(Data supplied):
◇ ◇ ◇

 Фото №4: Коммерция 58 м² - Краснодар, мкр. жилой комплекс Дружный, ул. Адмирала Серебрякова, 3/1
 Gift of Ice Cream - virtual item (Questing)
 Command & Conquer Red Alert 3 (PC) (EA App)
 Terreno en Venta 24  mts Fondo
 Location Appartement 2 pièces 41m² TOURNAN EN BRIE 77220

◇ ◇ ◇

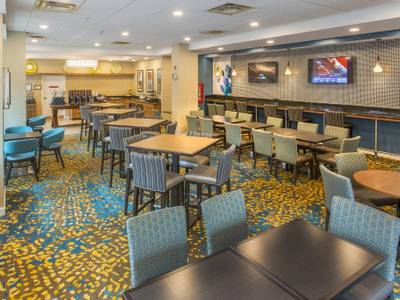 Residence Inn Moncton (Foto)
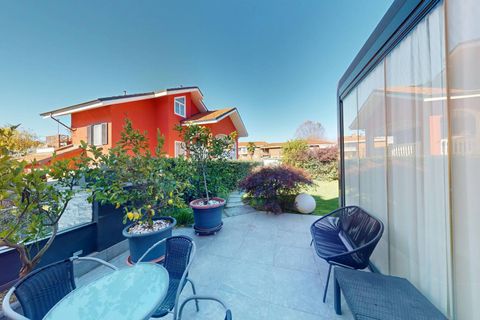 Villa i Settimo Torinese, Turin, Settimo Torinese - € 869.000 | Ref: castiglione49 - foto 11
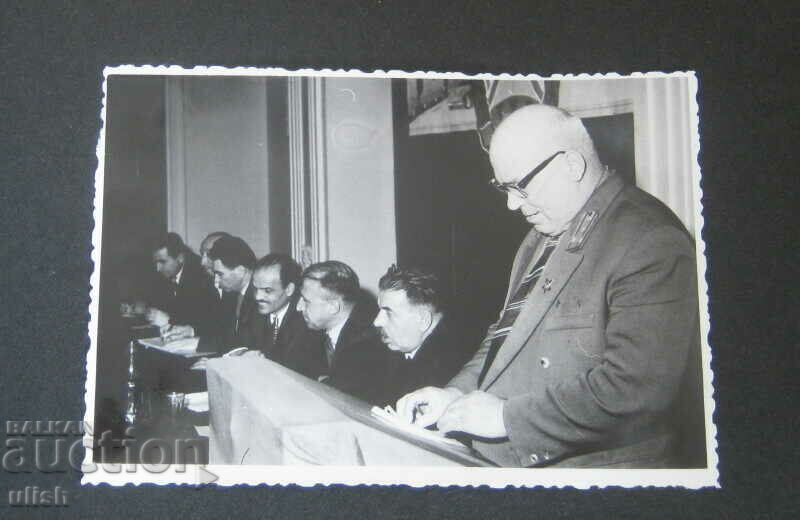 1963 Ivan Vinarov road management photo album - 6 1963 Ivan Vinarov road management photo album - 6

◇ ◇ ◇

(Exercise brief): Could you restate, word for word, the lines above from the one with "Фото №4: Коммерция" to the one with "Location Appartement 2", both included?

(Expected output):
 Фото №4: Коммерция 58 м² - Краснодар, мкр. жилой комплекс Дружный, ул. Адмирала Серебрякова, 3/1
 Gift of Ice Cream - virtual item (Questing)
 Command & Conquer Red Alert 3 (PC) (EA App)
 Terreno en Venta 24  mts Fondo
 Location Appartement 2 pièces 41m² TOURNAN EN BRIE 77220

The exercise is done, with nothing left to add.